Lots of governments have been talking about environmental commitments: changing approaches, investing in climate-smart agriculture – a whole host of areas of new technologies. But only about 4 to 5 percent of money that governments are putting into the food system space is actually going into climate change adaptation.
If we really want to transform food systems, transformation means more than 5 percent investment. There’s got to be a tipping point of change.
I’m also very proud to have worked with IFAD over the last year developing the 3FS tool, which looks at where governments are actually spending money. We analyze domestic expenditure within the food system, looking at where money is going into agricultural productivity and support, emergency support, food security support, nutrition, rural infrastructure and adaptation.
Governments really want to ensure their money is being allocated effectively and how they can negotiate with organizations to improve their expenditures and rationalize their own budgets.
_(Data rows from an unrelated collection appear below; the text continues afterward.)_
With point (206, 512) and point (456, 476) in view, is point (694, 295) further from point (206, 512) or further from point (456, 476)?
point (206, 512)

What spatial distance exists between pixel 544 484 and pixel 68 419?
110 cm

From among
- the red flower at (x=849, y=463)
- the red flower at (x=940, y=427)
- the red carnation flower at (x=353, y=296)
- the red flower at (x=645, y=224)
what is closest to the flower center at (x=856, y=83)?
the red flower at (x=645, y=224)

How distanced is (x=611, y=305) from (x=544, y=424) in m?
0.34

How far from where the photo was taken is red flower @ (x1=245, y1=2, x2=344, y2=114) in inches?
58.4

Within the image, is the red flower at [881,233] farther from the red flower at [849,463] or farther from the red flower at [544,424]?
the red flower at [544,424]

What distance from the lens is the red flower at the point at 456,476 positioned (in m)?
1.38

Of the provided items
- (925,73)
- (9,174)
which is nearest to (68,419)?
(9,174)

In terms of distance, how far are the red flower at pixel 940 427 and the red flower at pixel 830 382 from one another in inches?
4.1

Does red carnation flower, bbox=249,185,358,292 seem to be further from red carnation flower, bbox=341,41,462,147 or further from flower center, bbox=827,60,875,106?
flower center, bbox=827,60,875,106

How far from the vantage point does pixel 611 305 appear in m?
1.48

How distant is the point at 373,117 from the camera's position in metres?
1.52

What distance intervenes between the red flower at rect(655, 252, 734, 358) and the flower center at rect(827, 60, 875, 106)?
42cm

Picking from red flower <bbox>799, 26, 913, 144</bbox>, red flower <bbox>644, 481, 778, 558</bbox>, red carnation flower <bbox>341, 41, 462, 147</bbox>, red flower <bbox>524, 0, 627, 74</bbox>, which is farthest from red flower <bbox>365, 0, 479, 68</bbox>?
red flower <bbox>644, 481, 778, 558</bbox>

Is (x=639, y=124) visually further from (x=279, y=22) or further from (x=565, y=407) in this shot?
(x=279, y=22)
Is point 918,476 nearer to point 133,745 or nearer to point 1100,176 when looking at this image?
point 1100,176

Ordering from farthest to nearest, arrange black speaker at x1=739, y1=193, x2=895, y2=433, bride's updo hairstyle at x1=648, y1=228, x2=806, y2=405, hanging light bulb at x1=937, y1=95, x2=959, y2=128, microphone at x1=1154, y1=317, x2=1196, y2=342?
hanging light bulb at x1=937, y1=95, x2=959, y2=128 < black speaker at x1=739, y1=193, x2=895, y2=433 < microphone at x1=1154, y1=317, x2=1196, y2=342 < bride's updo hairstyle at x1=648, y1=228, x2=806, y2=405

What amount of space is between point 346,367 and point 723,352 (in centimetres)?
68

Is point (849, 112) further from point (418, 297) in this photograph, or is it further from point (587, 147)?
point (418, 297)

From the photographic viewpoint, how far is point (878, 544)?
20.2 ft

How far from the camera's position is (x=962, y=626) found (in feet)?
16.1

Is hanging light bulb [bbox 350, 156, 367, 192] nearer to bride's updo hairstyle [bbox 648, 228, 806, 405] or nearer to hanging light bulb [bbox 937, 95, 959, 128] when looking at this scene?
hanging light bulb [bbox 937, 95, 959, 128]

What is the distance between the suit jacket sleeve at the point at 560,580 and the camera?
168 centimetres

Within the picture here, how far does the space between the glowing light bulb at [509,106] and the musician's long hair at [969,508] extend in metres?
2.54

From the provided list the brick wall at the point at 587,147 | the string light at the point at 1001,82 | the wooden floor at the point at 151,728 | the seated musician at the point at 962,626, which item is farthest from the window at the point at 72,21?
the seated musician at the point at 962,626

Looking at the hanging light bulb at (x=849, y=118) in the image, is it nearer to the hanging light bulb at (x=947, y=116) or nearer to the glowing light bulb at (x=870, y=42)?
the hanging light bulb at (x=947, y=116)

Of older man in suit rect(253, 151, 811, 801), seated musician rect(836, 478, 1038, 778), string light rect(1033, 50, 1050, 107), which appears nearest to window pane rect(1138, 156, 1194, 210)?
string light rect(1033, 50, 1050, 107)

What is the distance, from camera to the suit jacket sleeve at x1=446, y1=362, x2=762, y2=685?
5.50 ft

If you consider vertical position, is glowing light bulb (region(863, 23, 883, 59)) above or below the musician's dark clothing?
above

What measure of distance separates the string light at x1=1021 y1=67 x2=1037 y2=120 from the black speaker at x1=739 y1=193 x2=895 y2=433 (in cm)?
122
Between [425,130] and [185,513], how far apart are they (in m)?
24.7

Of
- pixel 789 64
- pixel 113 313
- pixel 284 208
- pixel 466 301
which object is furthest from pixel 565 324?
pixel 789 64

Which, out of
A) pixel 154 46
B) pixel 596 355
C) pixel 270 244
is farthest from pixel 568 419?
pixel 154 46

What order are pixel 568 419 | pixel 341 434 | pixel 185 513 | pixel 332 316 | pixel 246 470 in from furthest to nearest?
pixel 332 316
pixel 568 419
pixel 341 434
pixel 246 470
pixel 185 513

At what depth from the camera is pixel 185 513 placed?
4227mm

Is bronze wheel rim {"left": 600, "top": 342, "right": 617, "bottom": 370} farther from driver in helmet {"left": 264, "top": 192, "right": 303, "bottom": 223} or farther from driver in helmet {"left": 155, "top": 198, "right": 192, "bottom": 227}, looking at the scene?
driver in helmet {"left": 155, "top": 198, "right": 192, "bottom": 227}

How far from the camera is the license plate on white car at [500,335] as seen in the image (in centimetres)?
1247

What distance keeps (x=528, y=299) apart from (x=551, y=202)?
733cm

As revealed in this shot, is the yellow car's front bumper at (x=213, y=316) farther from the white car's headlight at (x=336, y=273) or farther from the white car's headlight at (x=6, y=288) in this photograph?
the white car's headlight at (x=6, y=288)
Semedo: Since the original Food Systems Summit in 2021, the world has changed the way it looks at food – the food we produce, the food we consume, and how to transform our food systems. In 2021, we discussed food production, but we were unable to bring the environment and climate to the discussion.
I think we have been able to connect the dots now on how we are protecting our environment and how we can be climate-smart. And now we have this global overview. This year, we had many more heads of state than in 2021, all of them embracing this integrated approach, and also adopting a One Health approach.
At FAO, even before food systems, we had our strategic framework on agrifood system transformation. Agrifood systems include agriculture, forestry, fisheries – bringing all of these sectors together and looking at how they can be more resilient, more sustainable, leaving no one behind.
Now we move to the UN COP28 climate summit. I think it’s important that all those messages on the integration of our food systems are brought to COP28 and to the UN Summit of the Future (22–23 September 2024) so that we don’t lose any momentum.
Brett: We’re very grateful that GEF has taken that initiative and raised money for that fund. As it develops, I see a fantastic opportunity to lead considerably more finance into the critical biodiversity space. With GEF-8 coming up, I also see huge opportunities to collaborate. The funding mechanism will be different from the typical GEF model – it will create more opportunities for organizations and civil society to connect to the GEF.
Semedo: We really welcome the launch of the fund. I think it was an important step and very timely that we approved the Global Biodiversity Framework and months later, we are able to approve the fund that will contribute to its implementation. It will be an instrument to leverage other funds to bring in the private sector and to have innovative ways to increase the fund.
Conserving and encouraging the sustainable use of biodiversity is very important to achieving our main goal of ending hunger. We talk about conserving 30 percent of ecosystems, but we need to also sustainably manage the remaining 70 percent to feed the world.
We hope that with this biodiversity framework and fund, we will be able to bring innovation, science and data, because we need innovative solutions that can solve the problems we are facing and keep our biodiversity alive.